Mais en ce moment, le moine, qui jusque-là était demeuré immobile sur sa couche, insensible en apparence à ce qui se passait, se leva péniblement et, appuyé sur doña Clara et son frère, qui le soutenaient sous les épaules, il vint en chancelant s’agenouiller avec eux devant le flibustier.

— Pitié ! s’écria-t-il, pitié au nom de Dieu !

— Non, répondit durement Montbars, cet homme est condamné !

— Je vous en supplie, mon frère, soyez miséricordieux, reprit le moine avec insistance.

Tout à coup le comte sortit vivement deux pistolets cachés sous son pourpoint, et en dirigeant un sur doña Clara tandis qu’il appuyait l’autre sur son front :

— À quoi bon supplier un tigre ! dit-il, je meurs, mais par ma volonté, et je meurs vengé ! et il lâcha les détentes.

La double détonation se confondit en une seule.

Le comte roula le crâne fracassé sur le sol ; le second coup, mal dirigé, n’atteignit pas doña Clara, mais il frappa fray Arsenio en pleine poitrine et le renversa mourant aux pieds de son assassin. Le dernier mot du pauvre religieux fut :

— Pitié ! Et il expira les yeux fixés vers le ciel, comme pour une dernière prière adressée en faveur de son bourreau.

. . . . . . . . . . . . . . . . . . . . . . . . .

Au coucher du soleil, la savane était rentrée dans sa solitude habituelle ; Montbars, après avoir fait enterrer dans la même fosse la victime et l’assassin, pour que le juste protégeât sans doute le coupable devant le Très-Haut, était reparti pour le Port-Margot à la tête des flibustiers et des Caraïbes.

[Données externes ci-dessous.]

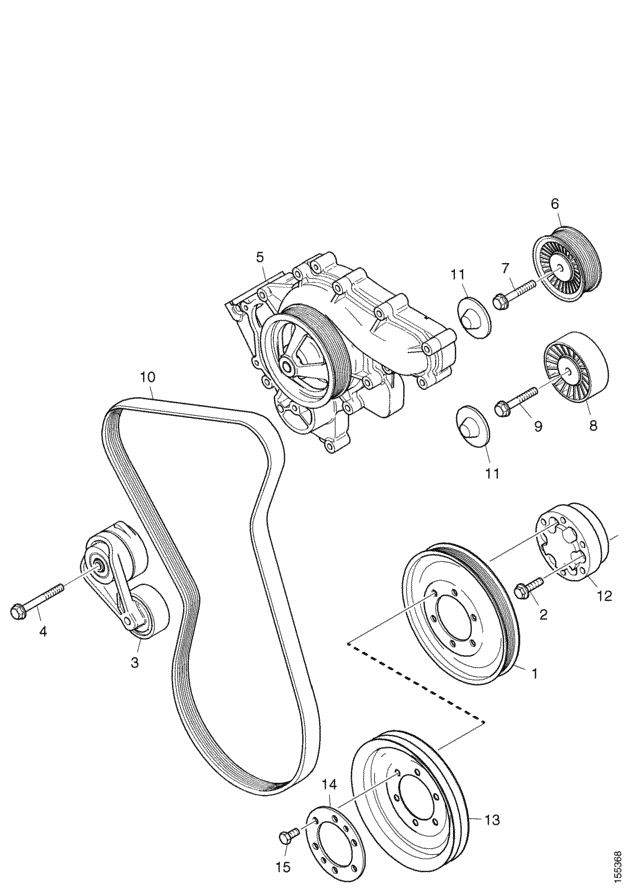 6
5
11
7
10
8
9
11
12
2
4
3
1
14
13
15
155368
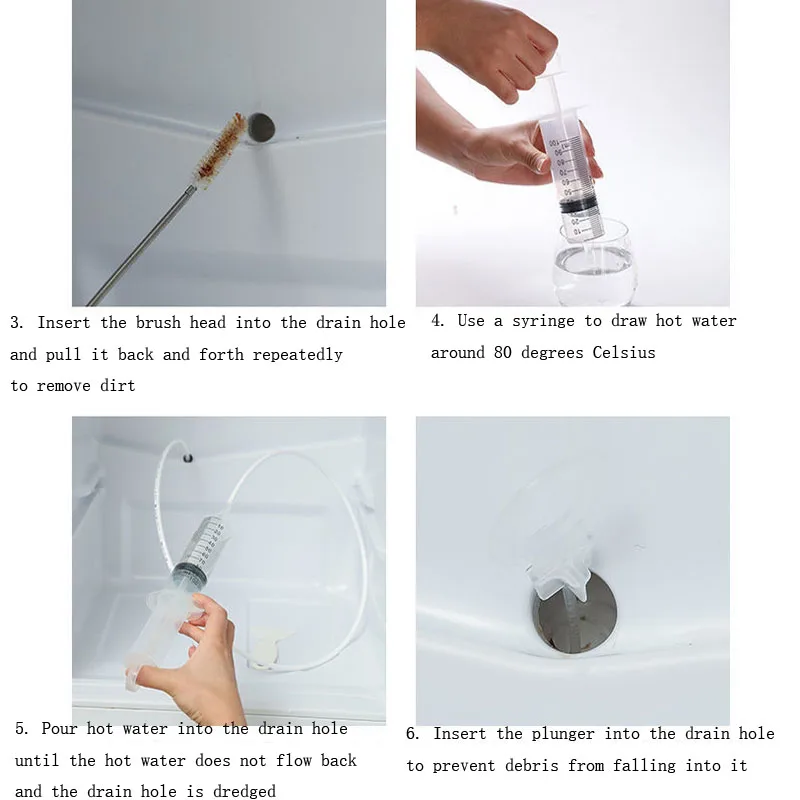 3. Insert the brush head into the drain hole and pull it back and forth repeatedly to remove dirt

4. Use a syringe to draw hot water around 80 degrees Celsius

5. Pour hot water into the drain hole until the hot water does not flow back and the drain hole is dredged

6. Insert the plunger into the drain hole to prevent debris from falling into it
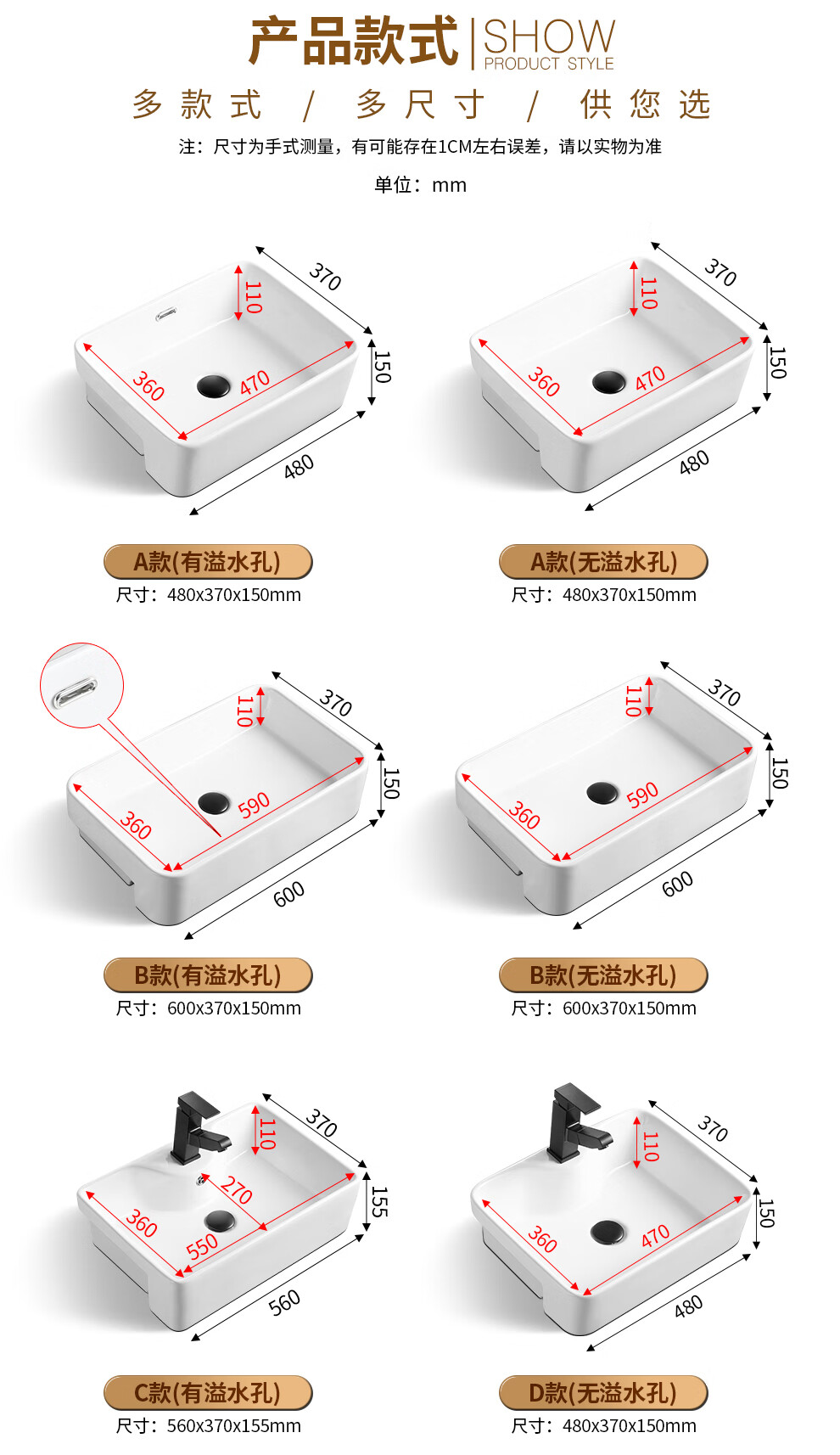 产品款式 | SHOW
PRODUCT STYLE

多款式 / 多尺寸 / 供您选

注：尺寸为手式测量，有可能存在1CM左右误差，请以实物为准

单位：mm

370
110
150
360
470
480

A款(有溢水孔)
尺寸：480x370x150mm

370
110
150
360
470
480

A款(无溢水孔)
尺寸：480x370x150mm

370
110
150
360
590
600

B款(有溢水孔)
尺寸：600x370x150mm

370
110
150
360
590
600

B款(无溢水孔)
尺寸：600x370x150mm

370
110
155
270
360
550
560

C款(有溢水孔)
尺寸：560x370x155mm

370
110
150
360
470
480

D款(无溢水孔)
尺寸：480x370x150mm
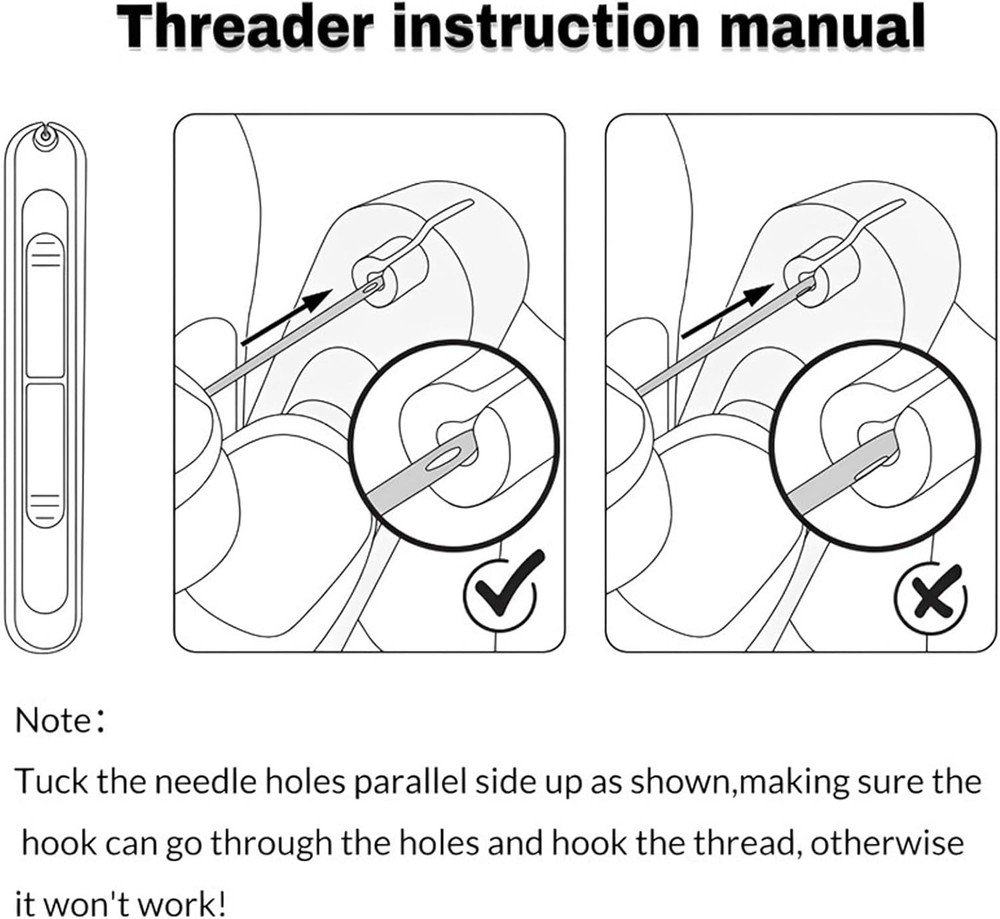 Threader instruction manual

Note：

Tuck the needle holes parallel side up as shown,making sure the hook can go through the holes and hook the thread, otherwise it won't work!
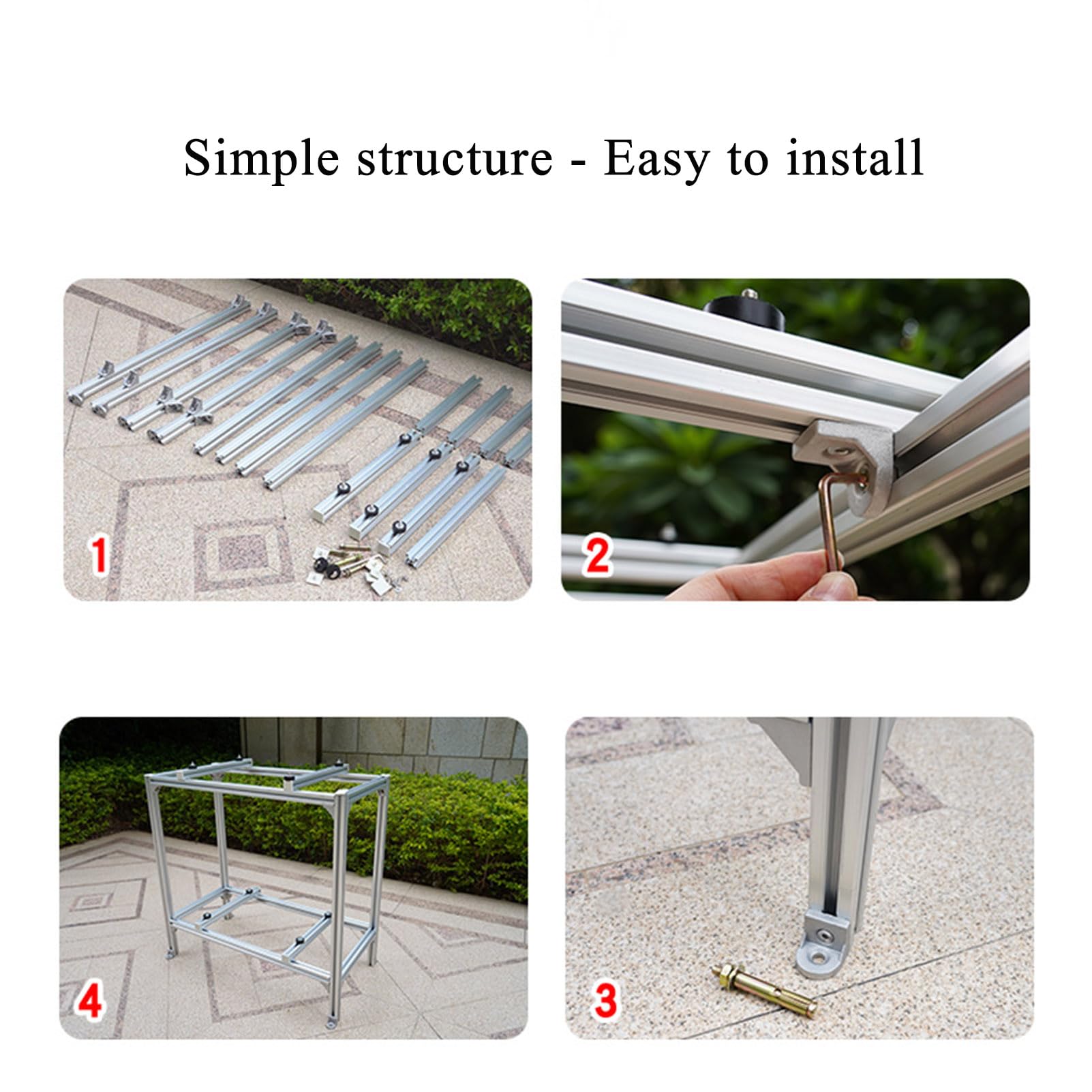 Simple structure - Easy to install

1

2

4

3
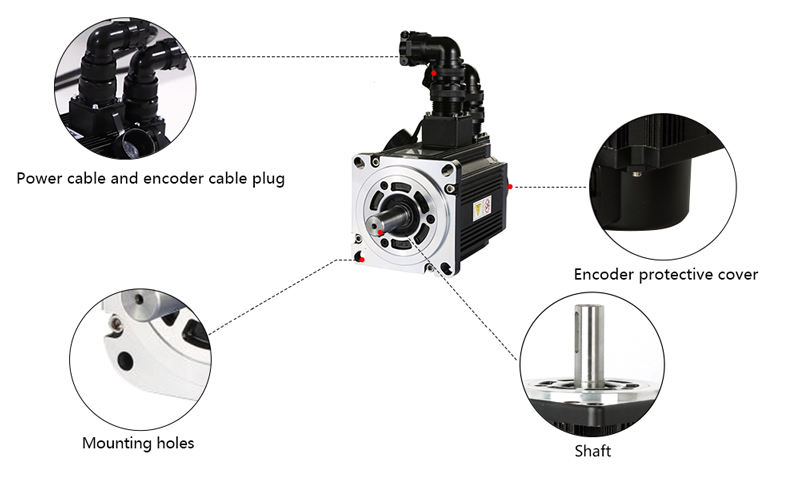 Power cable and encoder cable plug

Encoder protective cover

Mounting holes

Shaft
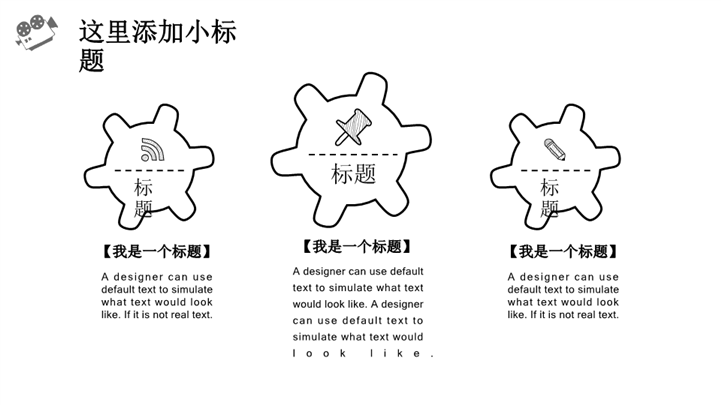 这里添加小标题

标题

标题

标题

【我是一个标题】

A designer can use default text to simulate what text would look like. If it is not real text.

【我是一个标题】

A designer can use default text to simulate what text would look like. A designer can use default text to simulate what text would look like.

【我是一个标题】

A designer can use default text to simulate what text would look like. If it is not real text.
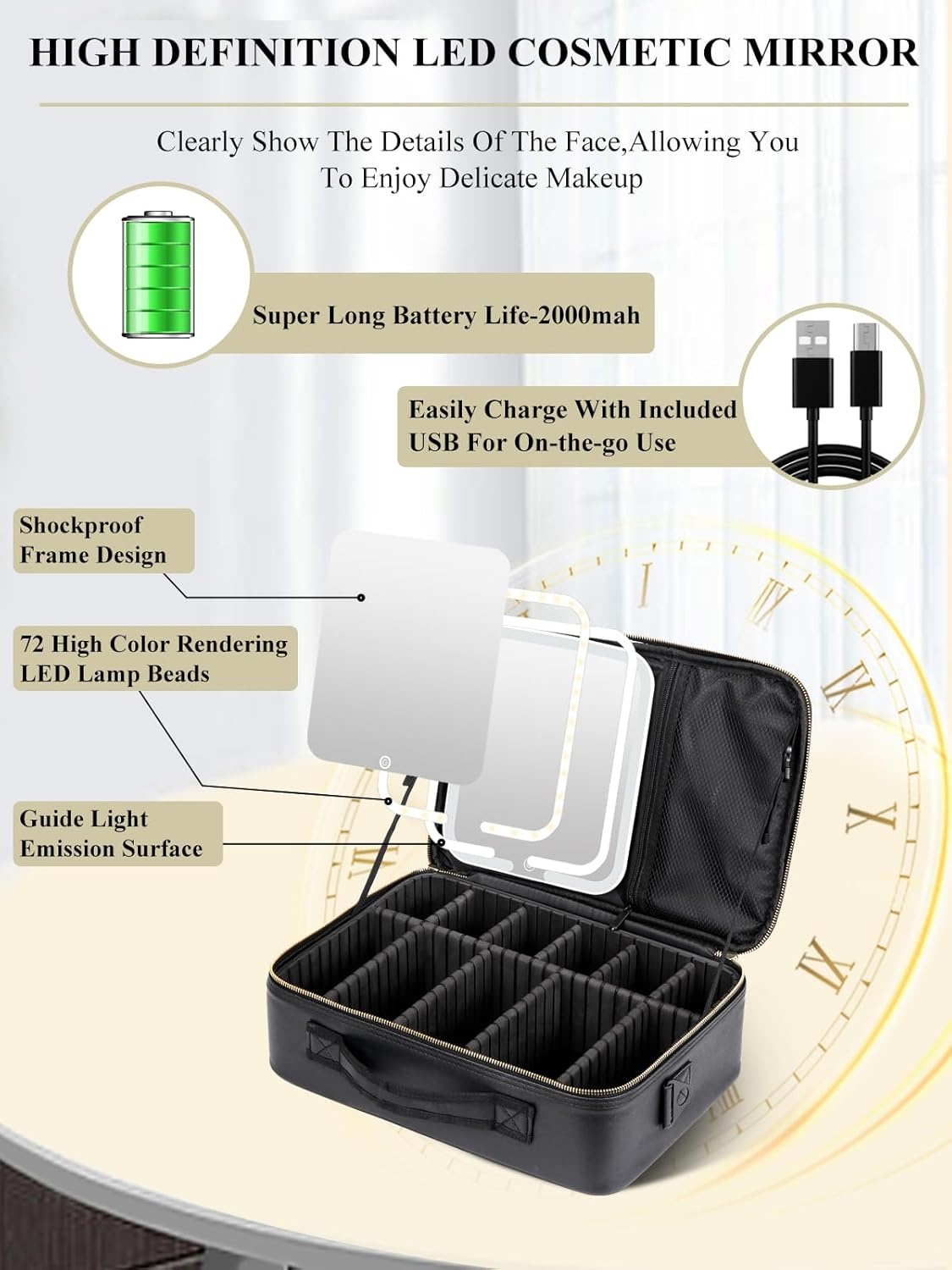 HIGH DEFINITION LED COSMETIC MIRROR

Clearly Show The Details Of The Face,Allowing You To Enjoy Delicate Makeup

Super Long Battery Life-2000mah

Easily Charge With Included USB For On-the-go Use

Shockproof Frame Design

72 High Color Rendering LED Lamp Beads

Guide Light Emission Surface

Doña Clara et son frère étaient retournés au hatto del Rincon, accompagnés des soldats espagnols auxquels Montbars, par considération pour les deux jeunes gens, avait consenti à rendre la liberté.

Un jour prochain nous continuerons l’histoire de ces célèbres flibustiers qui furent les premiers fondateurs de nos colonies américaines, si le récit qui précède et qui n’en est en quelque sorte que le prologue, a trouvé grâce devant le lecteur.